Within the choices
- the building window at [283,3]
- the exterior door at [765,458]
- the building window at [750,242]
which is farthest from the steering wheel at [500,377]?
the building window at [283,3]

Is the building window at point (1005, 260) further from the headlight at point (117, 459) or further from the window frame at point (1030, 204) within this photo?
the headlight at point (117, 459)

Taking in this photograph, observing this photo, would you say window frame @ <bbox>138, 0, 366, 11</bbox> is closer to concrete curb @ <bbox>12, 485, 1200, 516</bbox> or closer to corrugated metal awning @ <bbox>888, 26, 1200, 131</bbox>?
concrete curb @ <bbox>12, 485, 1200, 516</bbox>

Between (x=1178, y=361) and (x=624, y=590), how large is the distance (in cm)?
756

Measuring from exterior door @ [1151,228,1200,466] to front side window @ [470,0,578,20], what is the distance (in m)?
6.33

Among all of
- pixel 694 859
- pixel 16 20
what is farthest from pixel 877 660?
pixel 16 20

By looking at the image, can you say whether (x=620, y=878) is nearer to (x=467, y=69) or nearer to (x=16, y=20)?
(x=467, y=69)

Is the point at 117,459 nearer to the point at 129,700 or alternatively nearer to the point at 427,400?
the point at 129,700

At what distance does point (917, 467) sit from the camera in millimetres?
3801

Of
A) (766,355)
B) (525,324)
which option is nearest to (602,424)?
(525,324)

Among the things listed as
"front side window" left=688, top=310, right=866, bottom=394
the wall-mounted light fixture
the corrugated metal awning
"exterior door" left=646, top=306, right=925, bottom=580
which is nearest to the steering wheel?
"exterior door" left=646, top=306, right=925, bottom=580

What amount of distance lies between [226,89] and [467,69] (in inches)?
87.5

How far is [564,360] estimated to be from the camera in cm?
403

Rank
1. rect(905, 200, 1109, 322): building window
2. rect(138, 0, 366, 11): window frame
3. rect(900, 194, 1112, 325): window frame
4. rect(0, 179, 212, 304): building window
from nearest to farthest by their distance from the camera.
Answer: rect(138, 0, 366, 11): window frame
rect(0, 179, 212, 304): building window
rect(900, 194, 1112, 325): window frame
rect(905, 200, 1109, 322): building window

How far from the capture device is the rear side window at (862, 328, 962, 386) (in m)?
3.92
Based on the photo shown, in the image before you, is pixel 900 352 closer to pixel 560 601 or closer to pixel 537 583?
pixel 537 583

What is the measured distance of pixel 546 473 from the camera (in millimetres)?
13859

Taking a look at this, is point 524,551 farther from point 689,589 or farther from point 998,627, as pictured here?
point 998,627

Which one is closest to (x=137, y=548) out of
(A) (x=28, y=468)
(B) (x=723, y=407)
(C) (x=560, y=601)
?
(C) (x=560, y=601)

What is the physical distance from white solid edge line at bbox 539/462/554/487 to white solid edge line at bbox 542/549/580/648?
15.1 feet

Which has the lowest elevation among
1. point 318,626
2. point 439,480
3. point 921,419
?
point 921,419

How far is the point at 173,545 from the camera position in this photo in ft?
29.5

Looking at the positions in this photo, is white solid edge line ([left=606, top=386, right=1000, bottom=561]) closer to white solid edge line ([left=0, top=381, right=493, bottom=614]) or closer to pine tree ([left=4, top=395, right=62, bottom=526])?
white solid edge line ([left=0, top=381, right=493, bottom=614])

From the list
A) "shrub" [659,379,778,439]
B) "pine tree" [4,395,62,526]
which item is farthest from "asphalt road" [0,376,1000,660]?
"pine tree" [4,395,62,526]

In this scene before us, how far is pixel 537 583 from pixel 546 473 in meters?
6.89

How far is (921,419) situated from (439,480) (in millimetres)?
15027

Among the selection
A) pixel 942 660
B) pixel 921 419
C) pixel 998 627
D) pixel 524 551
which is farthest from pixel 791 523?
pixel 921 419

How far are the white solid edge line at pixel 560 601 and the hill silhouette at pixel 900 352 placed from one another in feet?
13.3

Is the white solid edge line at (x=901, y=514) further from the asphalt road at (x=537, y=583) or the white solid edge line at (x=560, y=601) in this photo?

_____

* [Given request] Please reproduce the data word for word, from the line with "Which has the lowest elevation among" through the last line of the data.

* [Written response]
Which has the lowest elevation among
1. point 318,626
2. point 439,480
3. point 921,419
?
point 921,419

How far is the point at 173,545 from the camera position in this photo in ft?
29.5

Looking at the positions in this photo, is white solid edge line ([left=606, top=386, right=1000, bottom=561]) closer to white solid edge line ([left=0, top=381, right=493, bottom=614]) or closer to pine tree ([left=4, top=395, right=62, bottom=526])?
white solid edge line ([left=0, top=381, right=493, bottom=614])

From the list
A) "shrub" [659,379,778,439]
B) "pine tree" [4,395,62,526]
which item is farthest from "asphalt road" [0,376,1000,660]?
"pine tree" [4,395,62,526]

In this scene before us, how far is pixel 537 583 from pixel 546 473 in meters?
6.89

How far is (921,419) situated from (439,480) (in millimetres)?
15027

Among the selection
A) pixel 942 660
B) pixel 921 419
C) pixel 998 627
D) pixel 524 551
which is farthest from pixel 791 523?
pixel 921 419

How far are the white solid edge line at pixel 560 601 and the hill silhouette at pixel 900 352 placed from one another in feet?
13.3

Is the white solid edge line at (x=901, y=514) further from the asphalt road at (x=537, y=583) or the white solid edge line at (x=560, y=601) in this photo?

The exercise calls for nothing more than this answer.